The contents of the Pwd.tx is as follows:
{sas001}TXkgUGFzc3dk

Here the {sas001} denotes the method of encryption. More information on the encryption methods available/used in SAS can be found at:
http://support.sas.com/documentation/cdl/en/secref/62092/HTML/default/viewer.htm#a002595992.htm

Now the encoded password can be used everywhere by reading the contents of the file Pwd.txt.

Tuesday, November 23, 2010

Error Codes for libname

Whenever we assign a libname (especially a libname to a database), we would want to be sure that the library path should be valid/existing. When it comes to assigning a libname to a database, example oracle, we may also want to confirm if the user-id and the password are valid.

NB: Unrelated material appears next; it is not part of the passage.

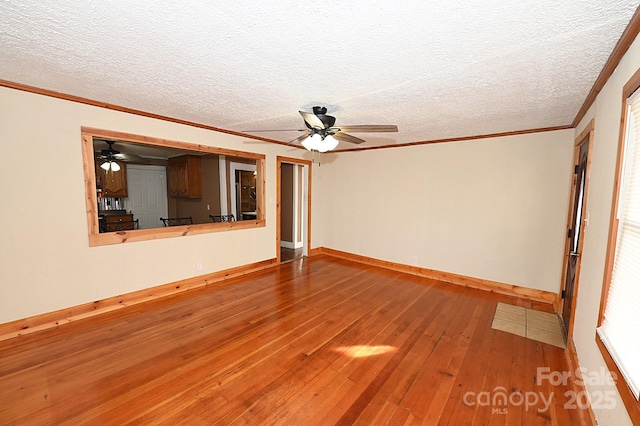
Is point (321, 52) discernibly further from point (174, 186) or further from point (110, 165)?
point (174, 186)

Below is the syntax for doing a error check immediately after assigning a libname and before proceeding to access the lib reference:


libname dbase oracle user="USER_ID" pass="PASSWORD" path='@PATH' schema=MYSCHEMA;

%macro code_area;
filename sendmail email to=("Pramod.R@xyz.com");
%if &syslibrc = 0 %then %do;
/* RUN THE ACTUAL CODE HERE*/
data _null_;
file sendmail subject="Success";
put / "The code ran into completion.";
run;
%end;
%else %do;
/* THROW THE ERROR MAIL */
data _null_;
file sendmail subject="Failed";
put / "The code ran into ran into problems due to Oracle connection problems.";
run;
%end;
%mend code_area;

%code_area;



Similarly we can also do a check for the filename by using the automatic macro variable - %sysfilrc, which returns a 0 value for successful filename statement and a non zero value if the filename statement failed.

.netrc in UNIX

I came across this interesting feature when i was trying to FTP a file from a FTP server to my Unix box. I used this convetional method to FTP a file earlier:

ftp -n $SERVER
quote user $LOGIN
quote pass $PASSWORD
cd ..
ls BKP files.txt




The problem with this method is that I would need to store my user id and password in the variable LOGIN and PASSWORD and read it everytime. This can be done by saving these variables in another read only file and then reading them everytime we FTP a file. Also we may need to keep updating our passwords as and when we change it.

.netrc file helps us overcome all these shortcomings. All you need to do is create a file named .netrc in your home directory and paste the following text in it:

machine login password


Then give the following permissions: -rw-------

This would help us FTP the files without having us to provide any login credentials anytime.